5. In summer squash, white fruit color (yep, it’s a fruit) is dominant and yellow is recessive. A squash plant that is homozygous for white is crossed with a homozygous yellow one. Predict the appearance of

a) the F₁ generation (F₁ = all white)

b) the F₂ (F₂ = 3/4 white and 1/4 yellow)

c) the offspring of a cross between an F₁ individual and a homozygous white individual. (A crossbetween an F₁ individual and a homozygous white individual wouldproduce only white offspring.)

6. For Dalmatian dogs, the spotted condition is dominant to non-spotted.

a) Using a Punnett square, show the cross between two heterozygous parents.

b) A spotted female Dalmatian dog is mated to an unknown male. From the appearance of the pups, the owner concludes that the unknown male was a Dalmatian. The owner notes that the female had six pups, three spotted and three non-spotted. What are the genotype and phenotype of the unknown male?

7. In horses, the trotter characteristic is dominant to the pacer characteristic. A male trotter mates with three different females, and each female produces a foal. The first female, a pacer, gives birth to a foal that is a pacer. The second female, also a pacer, gives birth to a foal that is a trotter. The third female, a trotter, gives birth to a foal that is a pacer. Determine the genotypes of the male, all three females, and the three foals sired.

8. Imagine for hair color that B gives brown hair and b gives blonde hair. Use a Punnett square to determine the following in a cross of two heterozygous parents.

a) What are the chances of the offspring being homozygous brown haired?

b) What are the chances of the offspring having blonde hair?

c) What are the chances of the offspring being heterozygous brown haired?
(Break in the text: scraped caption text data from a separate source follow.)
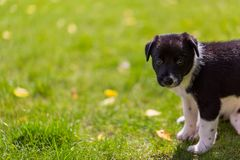 Very little puppy is running happily with floppy ears trough a garden with green grass. Cute puppy dog against foliage sunset blurred bokeh background. Border stock photo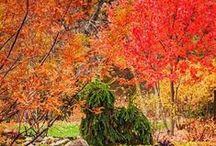 Halloween, Autumn/Fall, Thanksgiving / by Carrie Straka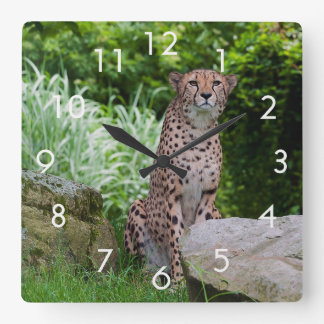 Cheetah Photo Wall Clock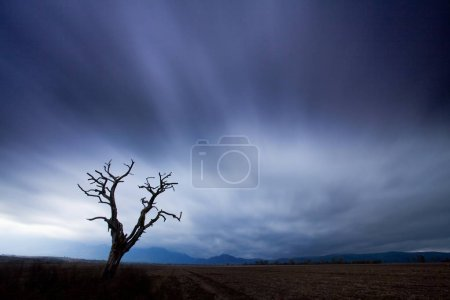 Photo for Scenic view of foggy field and tree, selective focus - Royalty Free Image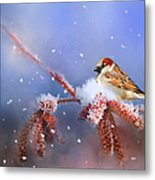 Sparrow In Winter Metal Print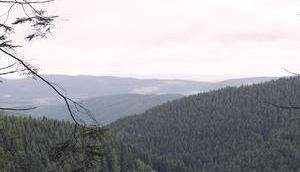 steh' Wald Inspiration frischer Wind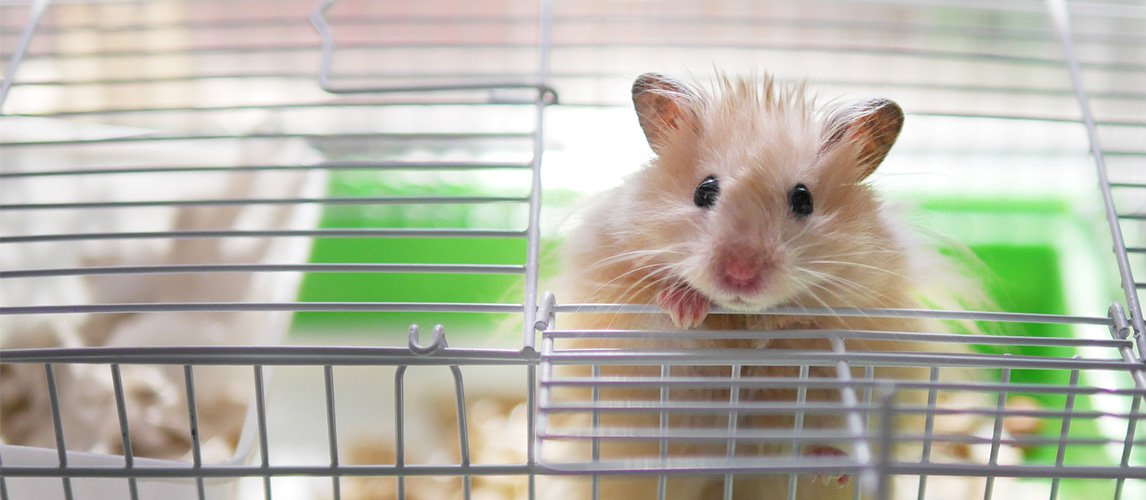 best-hamster-bedding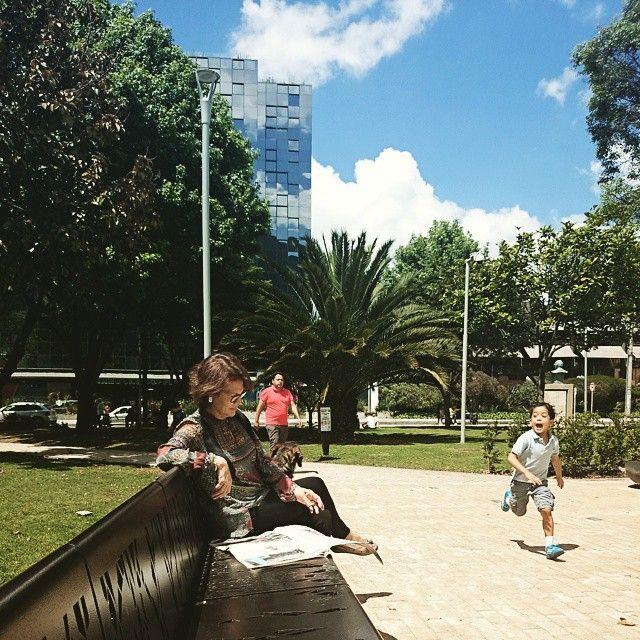Сижу в парке, хочу книжку почитать, но вокруг столько интересного) Хотела сфотограировать красивую даму с собачкой, а в кадр вбежал мальчик)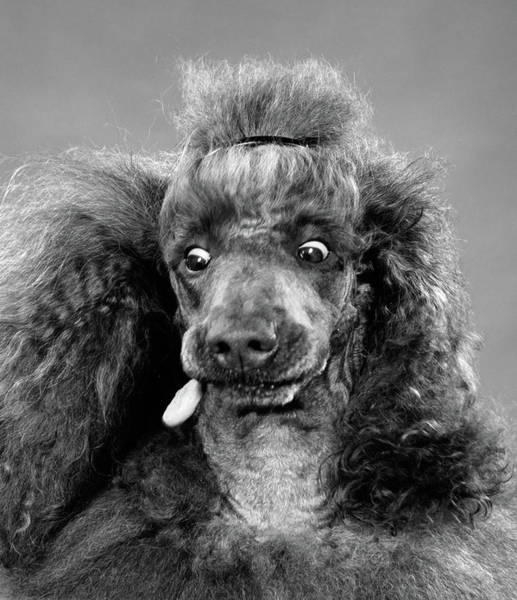 Dog Biscuit Photograph - 1950s French Poodle Eyes Wide Open by Vintage Images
d) What is the genotypic ratio?

e) What is the phenotypic ratio?

f) Is there a heterozygous blonde haired offspring? Why?

g) If curly hair is dominant to straight hair, what letters will we use to show these genes?

h) A heterozygous curly haired male marries a straight haired female. What are their genotypes?

i) What would be the gametes for the male parent?

j) What would be the gametes for the female parent?

k) What are the chances of the offspring being homozygous curly haired?

l) What are the chances of the offspring having straight hair?

m) What are the chances of the offspring being heterozygous curly haired?

n) What is the genotypic ratio?

o) What is the phenotypic ratio?

p) Is there a heterozygous straight haired offspring? Why?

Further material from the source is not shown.